Les victimes et vainqueurs du 14 juillet 1789

Vainqueurs et victimes du 14 juillet

La lutte a été chaude autour de la Bastille, ce mardi 14. Loin d’être une simple formalité, cette bataille tumultueuse laisse bien des vainqueurs et des vaincus. Voici les portraits les plus marquants d’entre eux.

Le récit de Chateaubriand. Le 14 juillet, prise de la Bastille.

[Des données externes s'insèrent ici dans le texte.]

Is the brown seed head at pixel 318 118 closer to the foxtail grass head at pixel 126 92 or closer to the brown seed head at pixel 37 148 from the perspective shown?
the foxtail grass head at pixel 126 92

J’ assistai, comme spectateur, à cet assaut contre quelques invalides et un timide gouverneur : si l’on eût tenu les portes fermées, jamais le peuple ne fût entré dans la forteresse .
Je vis tirer deux ou trois coups de canon , non par les Invalides, mais par des gardes-françaises, déjà montés sur les tours.
De Launay arraché de sa cachette, après avoir subi mille outrages, est assommé sur les marches de !’Hôtel de Ville; le prévôt des marchands, Flesselles, a la tête cassée d’un coup de pistolet : c’est ce spectacle que des béats sans coeur trouvaient si beau ( … ).
On promenait dans des fiacres les vainqueurs de la Bastille, ivrognes heureux, déclarés
conquérants au cabaret(…). Les passants se découvraient, avec le respect de la peur, devant ces héros, dont quelques uns moururent de fatigue au milieu de leur triomphe .

Les victimes du 14 juillet 1789

De Launay. 
Gouverneur de la Bastille. Instruit par l’expérience de l’émeute Réveillon, il a préparé le siège de sa forteresse, faisant renforcer murs, soldats et artillerie. Son irrésolution rend cependant inutiles ces préparatifs. Passant de la conciliation à la fermeté, et vice versa, il s’attire la haine des assiégeants, persuadés que le gouverneur veut les tromper et les attirer dans un guet-apens.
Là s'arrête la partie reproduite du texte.